DESCRIPTION OF THE TASK | Starting from the line containing "Hippo.wk.sub.08", give again every line through the end of the entries, word for word. Pictures stay out of the copy.

[Captioned web images]

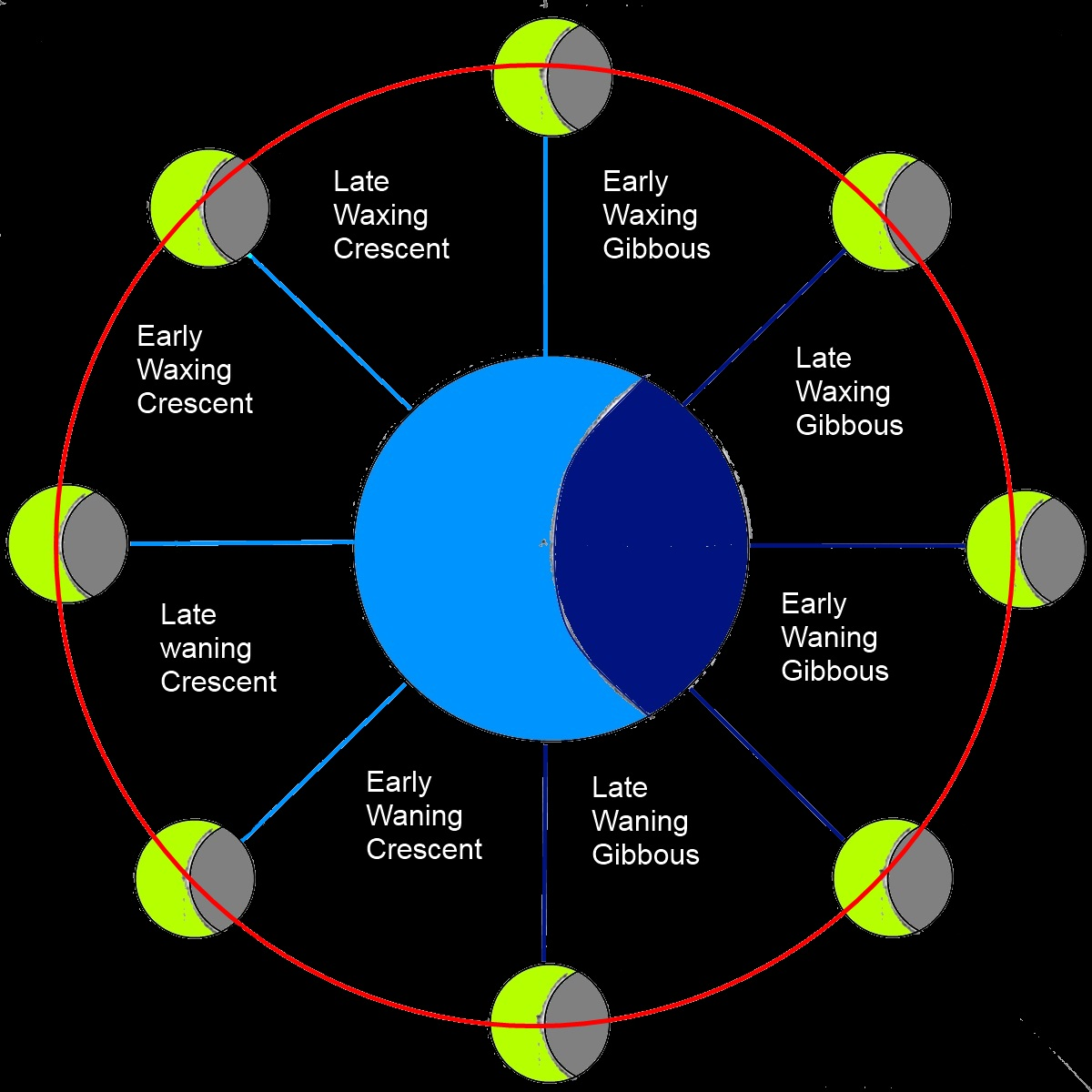 Moon Phases Cycle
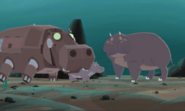 Hippo.wk.sub.08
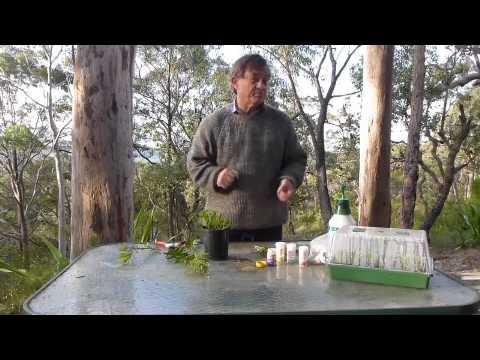 Plant propagation by stem cuttings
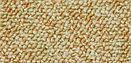 Carpete Dynamic na zona sul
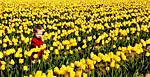 tulips3croppedforphotoreviewfaceand-crop.jpg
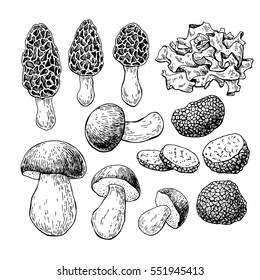 Mushroom hand drawn vector illustration. Sketch food drawing isolated on white background.  Morel, truffle, porcini, wood ear. Organic vegetarian product. Great  for menu, label,  packaging, re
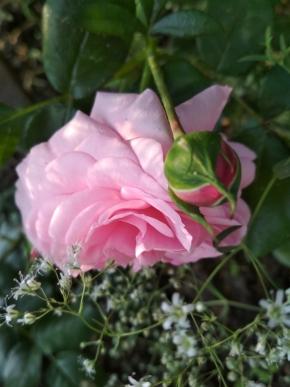 Роза без названья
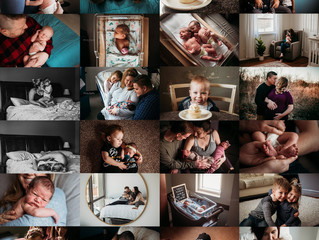 Fresh Pine Photography |  2019 - A Year In Review (families + babies)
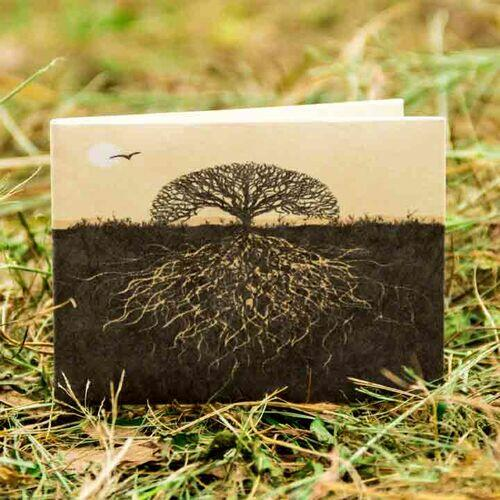 Carteira | Árvore da Vida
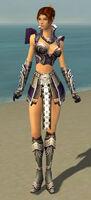 Elementalist Deldrimor Armor F gray front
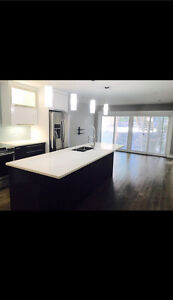 Executive Townhouse Minutes to Downtown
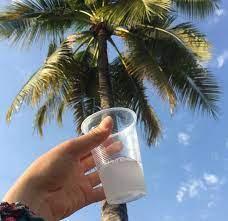 Latubaes una dulcebebida100% natural y típica de las regiones tropicales. Proviene de la palma de coco y se obtiene al cortar completamente el racimo de cocos justo antes de que las flores abran.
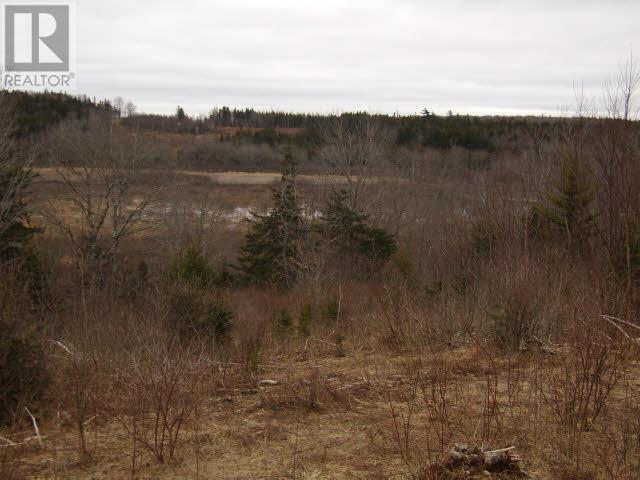 Lot Pleasant Valley, Yarmouth, Nova Scotia  B0W 3E0 - Photo 4 - 4868156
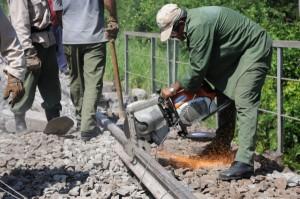 Los trabajos de limpieza de la línea transcurrieron con agilidad y destreza. (Foto Vicente Brito)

THE ANSWER |
 Hippo.wk.sub.08
 Plant propagation by stem cuttings
 Carpete Dynamic na zona sul
 tulips3croppedforphotoreviewfaceand-crop.jpg
 Mushroom hand drawn vector illustration. Sketch food drawing isolated on white background.  Morel, truffle, porcini, wood ear. Organic vegetarian product. Great  for menu, label,  packaging, re
 Роза без названья
 Fresh Pine Photography |  2019 - A Year In Review (families + babies)
 Carteira | Árvore da Vida
 Elementalist Deldrimor Armor F gray front
 Executive Townhouse Minutes to Downtown
 Latubaes una dulcebebida100% natural y típica de las regiones tropicales. Proviene de la palma de coco y se obtiene al cortar completamente el racimo de cocos justo antes de que las flores abran.
 Lot Pleasant Valley, Yarmouth, Nova Scotia  B0W 3E0 - Photo 4 - 4868156
 Los trabajos de limpieza de la línea transcurrieron con agilidad y destreza. (Foto Vicente Brito)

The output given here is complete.